## Job
Copy the lines below word for word, starting at the line containing "Among all of" and continuing through the final line.

— Begin —

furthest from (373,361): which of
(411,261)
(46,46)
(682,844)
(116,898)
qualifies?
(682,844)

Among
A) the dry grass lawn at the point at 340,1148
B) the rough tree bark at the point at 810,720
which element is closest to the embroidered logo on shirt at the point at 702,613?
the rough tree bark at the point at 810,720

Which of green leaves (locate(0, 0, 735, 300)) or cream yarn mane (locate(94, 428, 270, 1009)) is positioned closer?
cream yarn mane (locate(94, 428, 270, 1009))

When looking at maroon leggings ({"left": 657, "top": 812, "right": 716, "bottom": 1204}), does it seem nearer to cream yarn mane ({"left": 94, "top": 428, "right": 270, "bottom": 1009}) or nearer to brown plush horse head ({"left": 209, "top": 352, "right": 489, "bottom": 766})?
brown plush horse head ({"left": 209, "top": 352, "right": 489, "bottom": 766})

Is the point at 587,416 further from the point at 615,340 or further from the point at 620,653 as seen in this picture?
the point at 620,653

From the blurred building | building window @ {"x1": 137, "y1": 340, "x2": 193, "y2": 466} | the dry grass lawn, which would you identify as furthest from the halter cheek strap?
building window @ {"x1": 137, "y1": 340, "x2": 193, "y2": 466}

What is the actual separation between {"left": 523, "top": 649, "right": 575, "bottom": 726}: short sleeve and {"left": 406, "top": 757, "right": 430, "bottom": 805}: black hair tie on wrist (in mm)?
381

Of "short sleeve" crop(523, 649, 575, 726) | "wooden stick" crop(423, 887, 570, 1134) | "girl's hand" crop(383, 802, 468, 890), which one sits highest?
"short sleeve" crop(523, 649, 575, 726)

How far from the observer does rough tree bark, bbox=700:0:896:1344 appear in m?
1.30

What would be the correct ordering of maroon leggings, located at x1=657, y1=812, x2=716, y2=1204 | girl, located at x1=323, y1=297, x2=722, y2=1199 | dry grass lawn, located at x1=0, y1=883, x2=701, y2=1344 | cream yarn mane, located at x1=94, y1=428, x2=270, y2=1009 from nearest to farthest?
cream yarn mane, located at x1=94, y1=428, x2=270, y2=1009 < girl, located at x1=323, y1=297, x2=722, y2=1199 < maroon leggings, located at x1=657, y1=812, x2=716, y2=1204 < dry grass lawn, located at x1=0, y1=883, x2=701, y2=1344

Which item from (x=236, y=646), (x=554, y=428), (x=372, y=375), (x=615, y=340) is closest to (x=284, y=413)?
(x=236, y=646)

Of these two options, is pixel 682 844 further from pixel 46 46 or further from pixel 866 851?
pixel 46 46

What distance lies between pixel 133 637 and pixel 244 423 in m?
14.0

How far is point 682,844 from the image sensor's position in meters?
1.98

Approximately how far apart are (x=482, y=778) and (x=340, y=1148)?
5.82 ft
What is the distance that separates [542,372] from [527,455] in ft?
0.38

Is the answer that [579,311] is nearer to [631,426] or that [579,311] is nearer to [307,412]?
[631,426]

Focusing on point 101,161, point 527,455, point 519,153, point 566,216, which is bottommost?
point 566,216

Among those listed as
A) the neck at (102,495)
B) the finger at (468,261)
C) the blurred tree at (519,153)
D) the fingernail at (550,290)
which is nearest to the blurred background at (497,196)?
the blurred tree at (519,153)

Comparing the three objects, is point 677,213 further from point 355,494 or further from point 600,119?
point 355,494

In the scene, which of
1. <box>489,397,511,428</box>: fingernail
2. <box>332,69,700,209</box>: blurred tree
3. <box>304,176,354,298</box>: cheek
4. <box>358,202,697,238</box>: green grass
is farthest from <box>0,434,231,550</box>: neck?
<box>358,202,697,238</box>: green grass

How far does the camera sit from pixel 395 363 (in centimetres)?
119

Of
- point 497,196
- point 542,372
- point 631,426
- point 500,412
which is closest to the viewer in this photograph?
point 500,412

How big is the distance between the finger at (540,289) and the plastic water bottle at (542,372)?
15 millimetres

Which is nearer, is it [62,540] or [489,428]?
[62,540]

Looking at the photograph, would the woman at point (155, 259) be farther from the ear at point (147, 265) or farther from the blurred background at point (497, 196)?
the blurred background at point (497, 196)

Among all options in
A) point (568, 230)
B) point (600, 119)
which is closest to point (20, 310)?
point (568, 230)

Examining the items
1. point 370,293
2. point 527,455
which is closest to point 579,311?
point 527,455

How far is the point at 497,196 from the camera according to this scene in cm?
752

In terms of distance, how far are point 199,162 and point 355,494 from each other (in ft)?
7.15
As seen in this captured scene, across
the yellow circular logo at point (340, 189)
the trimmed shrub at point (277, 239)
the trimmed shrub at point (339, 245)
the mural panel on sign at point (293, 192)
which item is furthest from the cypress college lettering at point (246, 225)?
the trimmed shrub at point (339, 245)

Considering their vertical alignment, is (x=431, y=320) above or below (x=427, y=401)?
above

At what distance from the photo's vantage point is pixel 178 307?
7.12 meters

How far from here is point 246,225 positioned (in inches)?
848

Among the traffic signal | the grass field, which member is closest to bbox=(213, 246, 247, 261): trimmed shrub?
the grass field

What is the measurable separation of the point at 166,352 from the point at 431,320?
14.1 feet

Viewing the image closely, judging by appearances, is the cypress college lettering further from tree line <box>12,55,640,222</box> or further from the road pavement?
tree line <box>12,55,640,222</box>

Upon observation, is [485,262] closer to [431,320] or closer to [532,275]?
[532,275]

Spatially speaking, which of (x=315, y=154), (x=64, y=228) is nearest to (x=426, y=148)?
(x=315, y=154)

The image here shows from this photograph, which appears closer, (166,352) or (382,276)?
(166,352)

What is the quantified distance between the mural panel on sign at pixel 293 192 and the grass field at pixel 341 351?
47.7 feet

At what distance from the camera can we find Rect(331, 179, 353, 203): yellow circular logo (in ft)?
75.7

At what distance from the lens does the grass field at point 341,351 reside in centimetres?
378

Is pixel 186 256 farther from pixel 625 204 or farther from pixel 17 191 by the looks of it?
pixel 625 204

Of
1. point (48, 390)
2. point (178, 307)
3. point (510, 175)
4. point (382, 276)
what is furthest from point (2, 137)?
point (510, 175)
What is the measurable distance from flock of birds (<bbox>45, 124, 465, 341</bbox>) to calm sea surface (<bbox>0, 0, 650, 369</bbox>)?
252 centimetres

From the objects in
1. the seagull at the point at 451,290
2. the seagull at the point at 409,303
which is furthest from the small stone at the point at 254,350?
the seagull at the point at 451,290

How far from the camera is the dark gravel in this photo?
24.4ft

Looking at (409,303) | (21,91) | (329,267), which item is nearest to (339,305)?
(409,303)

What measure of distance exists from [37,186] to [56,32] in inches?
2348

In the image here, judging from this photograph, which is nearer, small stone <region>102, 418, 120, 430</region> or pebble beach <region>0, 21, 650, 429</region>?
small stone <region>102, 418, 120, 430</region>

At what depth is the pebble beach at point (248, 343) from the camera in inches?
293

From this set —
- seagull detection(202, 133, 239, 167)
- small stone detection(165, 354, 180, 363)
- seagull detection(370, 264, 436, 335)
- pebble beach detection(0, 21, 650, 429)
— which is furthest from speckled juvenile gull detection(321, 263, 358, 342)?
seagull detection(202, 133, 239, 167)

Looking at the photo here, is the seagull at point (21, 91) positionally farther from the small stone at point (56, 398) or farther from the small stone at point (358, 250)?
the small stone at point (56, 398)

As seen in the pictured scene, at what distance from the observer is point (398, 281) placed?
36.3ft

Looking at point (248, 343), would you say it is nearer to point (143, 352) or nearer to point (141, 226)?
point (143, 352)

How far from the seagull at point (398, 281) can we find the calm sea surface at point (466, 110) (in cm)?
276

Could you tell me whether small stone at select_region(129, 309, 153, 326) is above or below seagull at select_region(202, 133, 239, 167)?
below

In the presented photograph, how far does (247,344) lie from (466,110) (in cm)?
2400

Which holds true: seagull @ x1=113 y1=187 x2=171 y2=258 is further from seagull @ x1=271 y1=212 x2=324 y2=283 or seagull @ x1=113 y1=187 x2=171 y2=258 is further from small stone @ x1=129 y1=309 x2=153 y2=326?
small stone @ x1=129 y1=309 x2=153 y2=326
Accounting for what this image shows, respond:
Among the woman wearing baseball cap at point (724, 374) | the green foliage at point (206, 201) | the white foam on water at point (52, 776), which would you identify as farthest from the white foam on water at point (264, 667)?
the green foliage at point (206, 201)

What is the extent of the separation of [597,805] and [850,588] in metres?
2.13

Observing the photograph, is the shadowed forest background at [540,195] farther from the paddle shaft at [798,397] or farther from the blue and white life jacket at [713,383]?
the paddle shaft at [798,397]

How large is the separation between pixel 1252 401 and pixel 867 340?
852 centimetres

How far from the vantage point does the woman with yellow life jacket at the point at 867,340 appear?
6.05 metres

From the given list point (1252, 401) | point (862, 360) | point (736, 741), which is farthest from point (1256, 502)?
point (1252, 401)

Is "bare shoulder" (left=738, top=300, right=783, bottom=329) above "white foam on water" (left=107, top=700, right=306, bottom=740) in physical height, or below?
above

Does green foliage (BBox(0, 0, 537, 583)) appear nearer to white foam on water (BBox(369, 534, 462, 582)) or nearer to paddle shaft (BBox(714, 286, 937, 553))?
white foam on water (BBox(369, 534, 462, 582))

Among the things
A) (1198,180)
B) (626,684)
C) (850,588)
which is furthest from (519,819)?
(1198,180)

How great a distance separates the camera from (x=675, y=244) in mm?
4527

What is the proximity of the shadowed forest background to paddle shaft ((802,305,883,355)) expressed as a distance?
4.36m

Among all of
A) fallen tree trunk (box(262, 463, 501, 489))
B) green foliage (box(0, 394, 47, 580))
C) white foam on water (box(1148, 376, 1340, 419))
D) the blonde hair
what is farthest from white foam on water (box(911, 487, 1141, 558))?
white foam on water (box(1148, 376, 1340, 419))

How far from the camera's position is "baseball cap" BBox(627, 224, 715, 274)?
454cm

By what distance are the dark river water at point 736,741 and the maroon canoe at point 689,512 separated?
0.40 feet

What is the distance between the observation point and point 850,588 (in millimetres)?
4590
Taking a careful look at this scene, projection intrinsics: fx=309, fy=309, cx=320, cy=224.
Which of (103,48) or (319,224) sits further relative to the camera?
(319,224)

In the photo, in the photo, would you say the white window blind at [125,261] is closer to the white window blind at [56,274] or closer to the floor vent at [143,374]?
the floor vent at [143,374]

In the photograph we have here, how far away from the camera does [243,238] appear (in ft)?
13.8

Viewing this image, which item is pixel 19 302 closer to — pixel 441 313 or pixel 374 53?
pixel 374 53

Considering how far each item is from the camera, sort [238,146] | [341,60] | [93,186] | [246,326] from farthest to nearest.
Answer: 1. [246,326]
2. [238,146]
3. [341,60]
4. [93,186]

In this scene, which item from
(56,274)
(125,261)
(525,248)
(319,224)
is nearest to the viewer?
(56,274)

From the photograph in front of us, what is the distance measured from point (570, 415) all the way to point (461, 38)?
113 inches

— End —

## Task solution
Among all of
A) fallen tree trunk (box(262, 463, 501, 489))
B) green foliage (box(0, 394, 47, 580))
C) white foam on water (box(1148, 376, 1340, 419))
D) the blonde hair
what is farthest from white foam on water (box(911, 487, 1141, 558))?
white foam on water (box(1148, 376, 1340, 419))

How far from the camera's position is "baseball cap" BBox(627, 224, 715, 274)?
454cm

By what distance are the dark river water at point 736,741 and the maroon canoe at point 689,512 separated?
0.40 feet

What is the distance between the observation point and point 850,588 (in millimetres)?
4590
Taking a careful look at this scene, projection intrinsics: fx=309, fy=309, cx=320, cy=224.
Which of (103,48) or (319,224) sits further relative to the camera?
(319,224)

In the photo, in the photo, would you say the white window blind at [125,261] is closer to the white window blind at [56,274] or closer to the floor vent at [143,374]?
the floor vent at [143,374]

In the photograph we have here, how far away from the camera does [243,238] appear (in ft)?
13.8

Viewing this image, which item is pixel 19 302 closer to — pixel 441 313 or pixel 374 53?
pixel 374 53

Considering how far each item is from the camera, sort [238,146] | [341,60] | [93,186] | [246,326] from farthest to nearest.
Answer: 1. [246,326]
2. [238,146]
3. [341,60]
4. [93,186]

In this scene, which item from
(56,274)
(125,261)
(525,248)
(319,224)
is nearest to the viewer?
(56,274)

From the photograph in front of us, what is the distance measured from point (570, 415) all the way to point (461, 38)?
113 inches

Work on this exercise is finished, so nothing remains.